Genre: Christian Suspense, Mystery
Format: ebook, paperback
Buy: Dark Alleys
Homeless and alone, she knows the authorities won’t believe someone like her, leaving her only one option—to run.
1. Where are you from?
I live in a small town in Ohio in the middle of Amish country.
2. Tell us your latest news?
My book, DARK ALLEYS, just released. I’m also working on final edits for a novella that will be coming out at Christmas time—THE CHRISTMAS STALKING.
So, it’s been a busy year for me. On a personal note, I was diagnosed with two brain tumors this year. Thankfully, benign but much of my time’s been taken up with doctor’s appointments and such things.
3. Do you have a day job as well?
I’ve been a speech pathologist for more than thirty years for school districts. Sadly, this year due to budget crunch, I don’t have a position so it will be an interesting adjustment for myself and my husband.
4. When and why did you begin writing?
I came to writing later in life. I started my first novel when I was forty. I always wanted to be a writer but didn’t do anything about it. I guess I assumed someone would come knocking on my door one day and ask me to write them a novel.
I started writing after I did an exercise of writing my own obituary. In the obituary, I wrote I was a multi-published author. That surprised me since I’d never written anything but poetry before. I decided I better get busy and I did and I haven’t stopped yet.
And I am now a multi-published author for real!
5. How did you choose the genre you write in?
I would say it chose me. I write in the mystery/suspense/romantic suspense genres. That’s what I love to read so I guess it’s natural that’s what I write. I once tried to write an Amish story since they are so popular and I live in the middle of Amish country, but it didn’t take too many pages before a dead body popped up in the story.
6. Do you ever experience writer’s block?

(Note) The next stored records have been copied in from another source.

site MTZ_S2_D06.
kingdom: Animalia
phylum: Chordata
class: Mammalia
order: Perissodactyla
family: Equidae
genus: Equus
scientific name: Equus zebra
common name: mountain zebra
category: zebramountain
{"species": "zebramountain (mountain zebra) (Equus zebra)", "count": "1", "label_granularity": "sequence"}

I think in the 17 years I’ve been writing, I’ve only had two episodes of real writer’s block where I couldn’t get the story to move forward no matter what I did. I have many mini writer’s blocks over the years. In those cases, I would go back and start the story over and as I edited, I would figure out where the story fell apart and fix it up from there.

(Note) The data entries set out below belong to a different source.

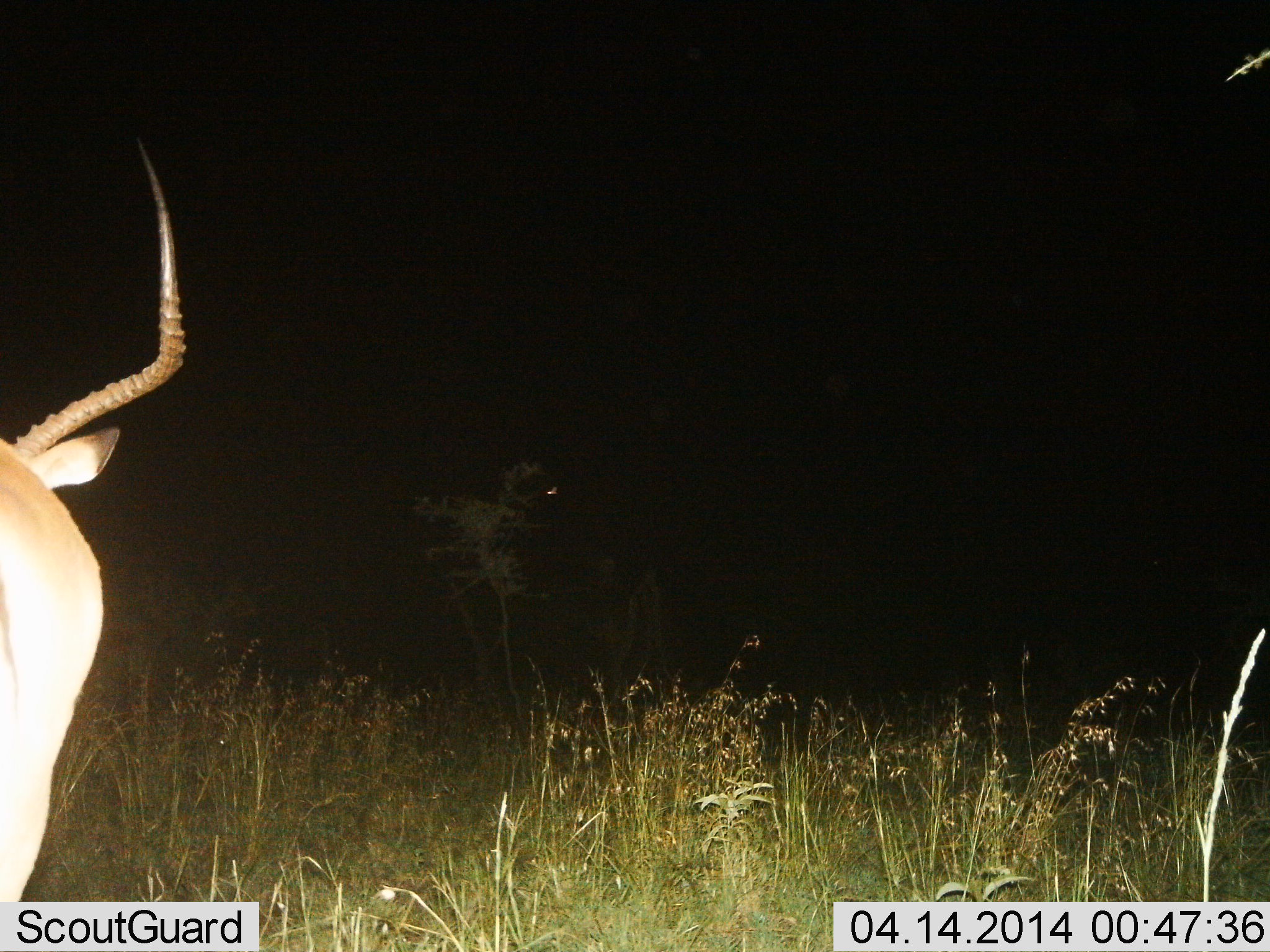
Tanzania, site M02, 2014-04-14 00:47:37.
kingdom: Animalia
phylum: Chordata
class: Mammalia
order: Artiodactyla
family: Bovidae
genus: Aepyceros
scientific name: Aepyceros melampus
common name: impala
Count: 1.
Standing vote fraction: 100%.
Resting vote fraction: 0%.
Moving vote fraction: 10%.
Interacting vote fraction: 0%.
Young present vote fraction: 0%.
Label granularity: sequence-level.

In the two cases of real writer’s block, I gave up writing for awhile and focused on other things until I felt the urge to write again. After so many years, I’ve learned to trust the writing process so I don’t panic when I need a break.
7. Is there a message in your novel that you want readers to grasp?

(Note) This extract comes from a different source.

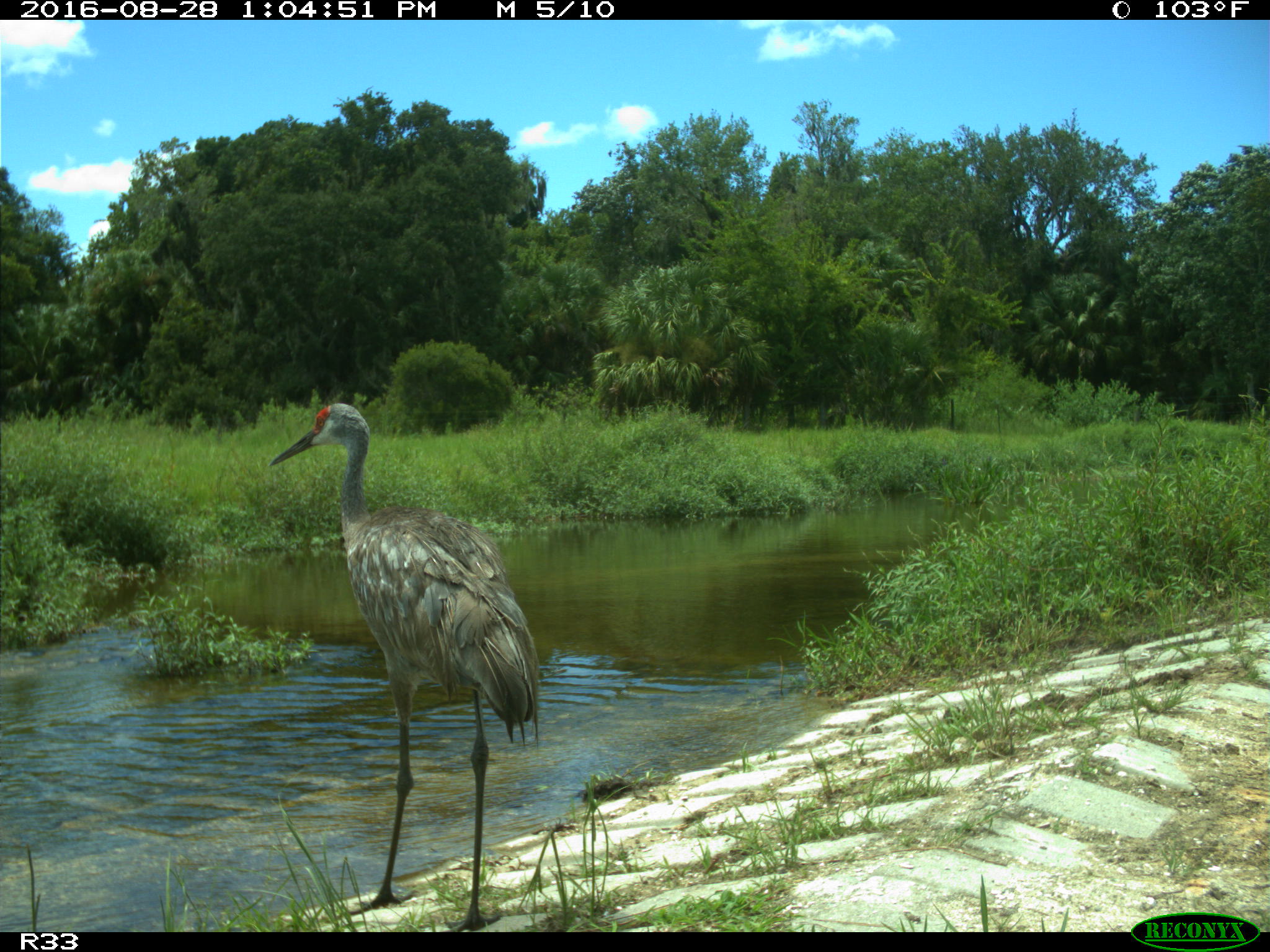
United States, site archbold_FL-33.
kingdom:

In DARK ALLEYS, the theme is a message of hope for all us who mess up. The main character is a homeless alcoholic but discovers God still loves her and that’s the message I want my readers to know. God still loves us even when we mess up.
8. Who is your favorite author and what is it that really strikes you about their work?
I love the books of both Terri Blackstock and Brandilynn Collins. When I discovered their books, I was so excited because they write the type of books I write. Before that, I had no idea there was a real market and readership out there for Christian suspense.
9. Do you have any advice to give to aspiring writers?
In the beginning of your writing, don’t worry about technique as much as getting the story on paper. Once the story’s finished, then it’s time to learn about the craft of writing.
The second piece of advice is not to be in too big of a hurry to get published. Let your writing develop and mature. Give yourself time to find out who you are as a writer.
Lillian Duncan writes suspense novels with a hint of romance. She believes books can be entertaining and uplifting at the same time. Along with novels, she writes devotions for ChristianDevotions.us
She lives in the middle of Amish country in Ohio with her husband and menagerie of pets, including four parrots, a Jack Russell Terrier and a Cavalier King Charles Spaniel that she’s thinking about renaming Clifford–since he continues to grow and grow and grow…
She’s been a speech-language pathologist for over thirty years. Most of those years were in the Cleveland Municipal School district where she worked primarily with deaf and hard-of-hearing students.
As a writer, speech pathologist, and an educator, she believes in the power of words to change lives, especially God’s Word.